**Stated goal**
Can you reproduce the entries from the line containing "Is (206,67) further" through the end of the entries, character for character?

-- Start Material for this task --

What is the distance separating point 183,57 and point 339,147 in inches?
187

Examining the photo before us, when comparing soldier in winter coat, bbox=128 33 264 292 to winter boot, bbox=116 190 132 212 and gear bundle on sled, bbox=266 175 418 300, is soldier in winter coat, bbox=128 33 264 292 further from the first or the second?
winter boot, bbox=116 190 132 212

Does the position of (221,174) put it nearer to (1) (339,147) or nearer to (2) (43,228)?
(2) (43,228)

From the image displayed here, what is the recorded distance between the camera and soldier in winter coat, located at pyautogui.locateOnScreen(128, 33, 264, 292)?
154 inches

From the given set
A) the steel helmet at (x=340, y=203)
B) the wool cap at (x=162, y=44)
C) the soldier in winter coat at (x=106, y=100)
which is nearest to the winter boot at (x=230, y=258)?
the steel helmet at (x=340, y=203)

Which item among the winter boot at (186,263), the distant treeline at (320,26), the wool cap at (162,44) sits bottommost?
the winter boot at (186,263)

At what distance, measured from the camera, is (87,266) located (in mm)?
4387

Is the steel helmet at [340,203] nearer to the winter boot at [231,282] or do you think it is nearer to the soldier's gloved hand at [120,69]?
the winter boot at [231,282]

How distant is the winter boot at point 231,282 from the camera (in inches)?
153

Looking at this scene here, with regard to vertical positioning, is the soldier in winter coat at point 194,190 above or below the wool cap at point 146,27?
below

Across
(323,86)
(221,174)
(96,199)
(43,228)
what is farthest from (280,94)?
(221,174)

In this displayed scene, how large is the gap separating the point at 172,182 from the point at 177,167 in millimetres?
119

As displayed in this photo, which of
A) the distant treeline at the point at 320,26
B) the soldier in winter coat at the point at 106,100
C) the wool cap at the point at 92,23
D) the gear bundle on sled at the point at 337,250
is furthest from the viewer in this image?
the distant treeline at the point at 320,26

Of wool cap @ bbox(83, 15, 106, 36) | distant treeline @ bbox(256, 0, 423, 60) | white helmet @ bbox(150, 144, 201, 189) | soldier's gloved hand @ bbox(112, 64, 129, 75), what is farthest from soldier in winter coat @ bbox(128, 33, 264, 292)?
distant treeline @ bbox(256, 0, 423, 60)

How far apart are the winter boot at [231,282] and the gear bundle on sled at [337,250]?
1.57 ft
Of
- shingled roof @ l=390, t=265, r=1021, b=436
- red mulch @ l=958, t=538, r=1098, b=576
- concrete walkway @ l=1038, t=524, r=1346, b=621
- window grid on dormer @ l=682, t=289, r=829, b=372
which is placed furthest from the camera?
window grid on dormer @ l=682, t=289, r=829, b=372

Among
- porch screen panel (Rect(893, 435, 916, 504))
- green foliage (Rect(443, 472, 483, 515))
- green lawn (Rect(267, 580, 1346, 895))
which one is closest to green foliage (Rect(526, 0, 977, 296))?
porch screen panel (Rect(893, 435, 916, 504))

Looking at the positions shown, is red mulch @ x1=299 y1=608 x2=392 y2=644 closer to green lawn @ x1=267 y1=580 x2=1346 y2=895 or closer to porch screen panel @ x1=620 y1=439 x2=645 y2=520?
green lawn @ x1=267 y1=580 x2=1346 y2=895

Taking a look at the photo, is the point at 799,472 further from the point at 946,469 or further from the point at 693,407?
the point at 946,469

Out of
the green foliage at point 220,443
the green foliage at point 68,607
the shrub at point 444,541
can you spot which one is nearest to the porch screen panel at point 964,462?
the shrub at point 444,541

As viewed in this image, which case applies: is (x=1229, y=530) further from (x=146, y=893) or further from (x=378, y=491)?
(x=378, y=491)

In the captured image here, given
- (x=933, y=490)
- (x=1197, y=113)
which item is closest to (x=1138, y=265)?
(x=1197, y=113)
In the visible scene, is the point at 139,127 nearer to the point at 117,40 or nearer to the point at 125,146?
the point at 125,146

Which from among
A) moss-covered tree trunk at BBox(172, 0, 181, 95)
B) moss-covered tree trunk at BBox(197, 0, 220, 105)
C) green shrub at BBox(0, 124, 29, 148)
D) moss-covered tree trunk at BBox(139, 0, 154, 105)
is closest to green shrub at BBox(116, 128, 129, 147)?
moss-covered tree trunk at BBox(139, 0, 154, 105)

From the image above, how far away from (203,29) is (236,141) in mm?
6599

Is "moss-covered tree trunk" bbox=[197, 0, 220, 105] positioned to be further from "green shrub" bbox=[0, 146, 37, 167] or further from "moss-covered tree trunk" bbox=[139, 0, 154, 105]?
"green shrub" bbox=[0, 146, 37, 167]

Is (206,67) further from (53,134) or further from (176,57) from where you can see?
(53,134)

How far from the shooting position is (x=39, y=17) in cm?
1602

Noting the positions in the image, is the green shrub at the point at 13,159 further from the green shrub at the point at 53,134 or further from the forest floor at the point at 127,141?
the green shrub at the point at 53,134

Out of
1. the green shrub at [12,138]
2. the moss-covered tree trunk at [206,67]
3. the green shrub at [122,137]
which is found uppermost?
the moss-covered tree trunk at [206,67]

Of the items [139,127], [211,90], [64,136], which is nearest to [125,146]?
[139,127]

-- End Material for this task --

**Answer to this exercise**
Is (206,67) further from (53,134) or further from (176,57) from where you can see?
(53,134)

How far from the shooting position is (x=39, y=17) in cm?
1602

Noting the positions in the image, is the green shrub at the point at 13,159 further from the green shrub at the point at 53,134 or further from the forest floor at the point at 127,141?
the green shrub at the point at 53,134

Out of
1. the green shrub at [12,138]
2. the moss-covered tree trunk at [206,67]
3. the green shrub at [122,137]
which is found uppermost?
the moss-covered tree trunk at [206,67]

Of the items [139,127], [211,90], [64,136], which is nearest to [125,146]?
[139,127]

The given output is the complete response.